CNSforum The Lundbeck Institute

Brain anatomy: Normal brain

The dopamine pathways in the brain

Dopamine is transmitted via three major pathways. The first extends from the substantia nigra to the caudate nucleus-putamen (neostriatum) and is concerned with sensory stimuli and movement. The second pathway projects from the ventral tegmentum to the mesolimbic forebrain and is thought to be associated with cognitive, reward and emotional behaviour. The third pathway, known as the tubero-infundibular system, is concerned with neuronal control of the hypothalmic-pituatory endocrine system.

The serotonin pathways in the brain

The principal centres for serotonergic neurones are the rostral and caudal raphe nuclei. From the rostral raphe nuclei axons ascend to the cerebral cortex, limbic regions and specifically to the basal ganglia. Serotonergic nuclei in the brain stem give rise to descending axons, some of which terminate in the medulla, while others descend the spinal cord.

The noradrenaline pathways in the brain

Many regions of the brain are supplied by the noradrenergic systems. The principal centres for noradrenergic neurones are the locus coeruleus and the caudal raphe nuclei. The ascending nerves of the locus coeruleus project to the frontal cortex, thalamus, hypothalamus and limbic system. Noradrenaline is also transmitted from the locus coeruleus to the cerebellum. Nerves projecting from the caudal raphe nuclei ascend to the amygdala and descend to the midbrain.

GABA pathways in a normal brain

GABA is the main inhibitory neurotransmitter in the central nervous system (CNS). GABAergic inhibition is seen at all levels of the CNS, including the hypothalamus, hippocampus, cerebral cortex and cerebellar cortex. As well as the large well-established GABA pathways, GABA interneurones are abundant in the brain, with 50% of the inhibitory synapses in the brain being GABA mediated.
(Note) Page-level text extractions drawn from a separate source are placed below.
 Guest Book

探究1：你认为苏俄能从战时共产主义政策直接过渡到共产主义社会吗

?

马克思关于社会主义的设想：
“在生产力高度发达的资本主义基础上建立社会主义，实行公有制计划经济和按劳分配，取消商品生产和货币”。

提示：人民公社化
The glutamate pathways in the ‘normal’ brain

In the normal brain the prominent glutamatergic pathways are: the cortico-cortical pathways; the pathways between the thalamus and the cortex; and the extrapyramidal pathway (the projections between the cortex and striatum). Other glutamate projections exist between the cortex, substantia nigra, subthalmic nucleus and pallidum. Glutamate-containing neuronal terminals are ubiquitous in the central nervous system and their importance in mental activity and neurotransmission is considerable.

The hypothalamic-pituitary-adrenal (HPA) axis

The hypothalamic-pituitary-adrenal (HPA) axis is a feedback loop that includes the hypothalamus, the pituitary and the adrenal glands. The main hormones that activate the HPA axis are corticotropin-releasing factor (CRF), arginine vasopressin (AVP) and adrenocorticotropin hormone (ACTH). The loop is completed by the negative feedback of cortisol on the hypothalamus and pituitary. The simultaneous release of cortisol into the circulation has a number of effects, including elevation of blood glucose for increased metabolic demand. Cortisol also negatively affects the immune system and prevents the release of immunotransmitters. Interference from other brain regions (eg hippocampus and amygdala) can also modify the HPA axis, as can neuropeptides and neurotransmitters.

The relationship between the dopamine and glutamate pathways in the normal brain

Stimulatory glutamate projections from the cortex activate dopamine pathways in the substantia nigra pars compacta. Dopamine is the predominant neurotransmitter in the substantia nigra and there are both stimulatory and inhibitory dopamine projections from this structure to other parts of the brain. Dopamine is predominantly inhibitory on the striatum, which affects the transmission from the striatum to the cortex and can elevate the transmission of sensory information to the cortex. If transmission through the thalamus becomes excessive, confusion and psychosis, as seen in schizophrenia, can occur.  Excessive transmission through the thalamus may be caused by either an increase in dopaminergic or a decrease in glutamatergic activity; increased levels of dopamine and decreased levels of glutamate have been implicated in the pathogenesis of schizophrenia.